Jérusalem – A Jérusalem, dans la rue Salah Eddin très animée, où cafés, épiceries, boutiques de change et joailleries emplissent le paysage, au numéro 22, une énorme enseigne se présente comme la Librairie Pédagogique.

Un peu plus haut, de l’autre côté de la route, il y a une autre librairie et un café, également sous le nom de Librairie Pédagogique. Les deux appartiennent à la famille Muna qui vit à Jérusalem ; la première vend des livres en arabe et de la papeterie tandis que l’autre vend des livres en anglais. « La librairie s’est ouverte avec un seul libraire : mon père. Maintenant, nous sommes six frères pour lire, conseiller et vendre les livres », a dit Mahmoud Muna, directeur de la librairie anglaise.

DONNÉES ENREGISTRÉES.
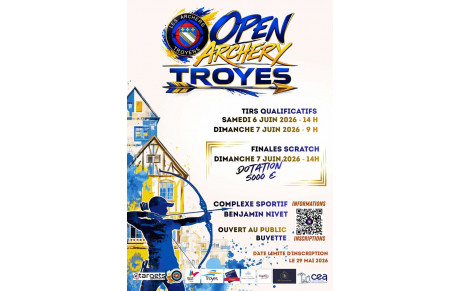 Open Troyes Archery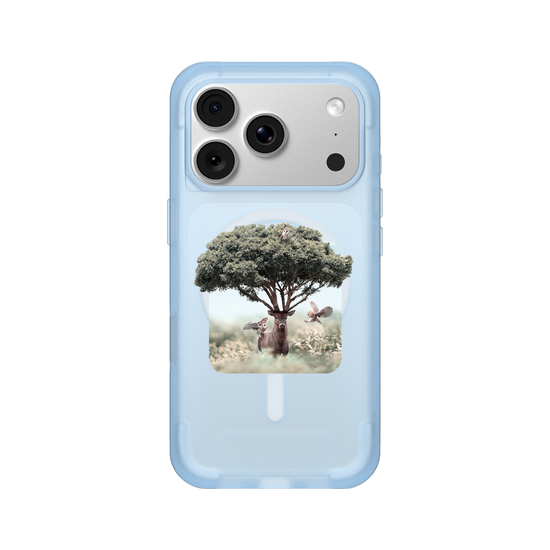 Père Nature - Sticker Transparent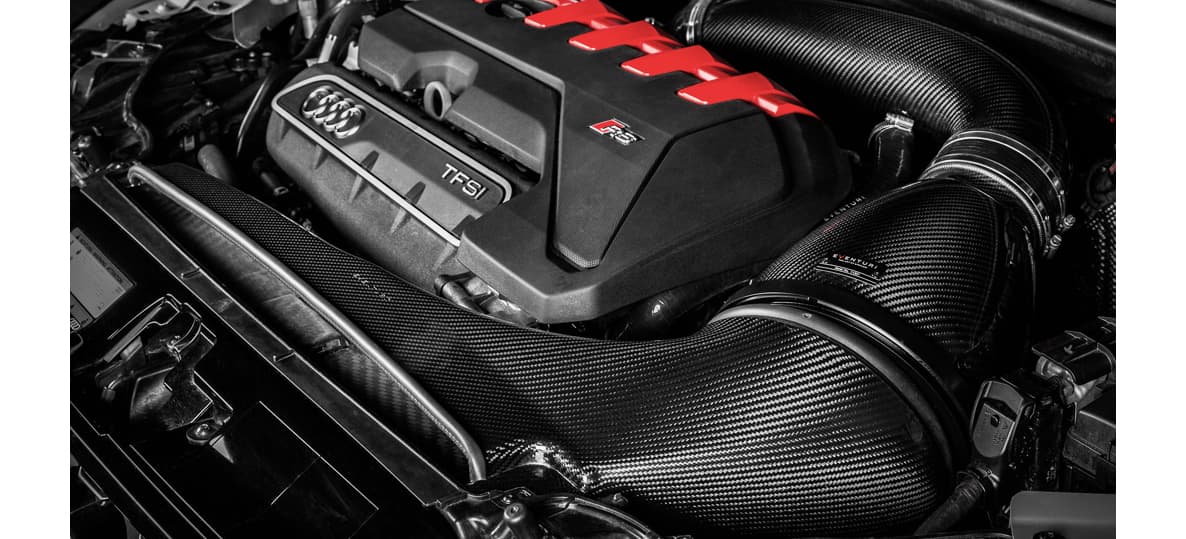 AUDI RS3 (294kW) - EVENTURI AIR INTAKE ANSAUGSYSTEM EVE-ST38V8S-CF-INT (DTC) – Bild 3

TÂCHE À FAIRE.
Modifiez le passage du texte sur la librairie de Jérusalem qui commence par les mots contenant « Jérusalem – A » et finit par « la Librairie Pédagogique. » : remplacez « joailleries » par « bijouteries ». Les lignes ne sont pas utiles ici.

RÉPONSE PROPOSÉE.
Jérusalem – A Jérusalem, dans la rue Salah Eddin très animée, où cafés, épiceries, boutiques de change et bijouteries emplissent le paysage, au numéro 22, une énorme enseigne se présente comme la Librairie Pédagogique.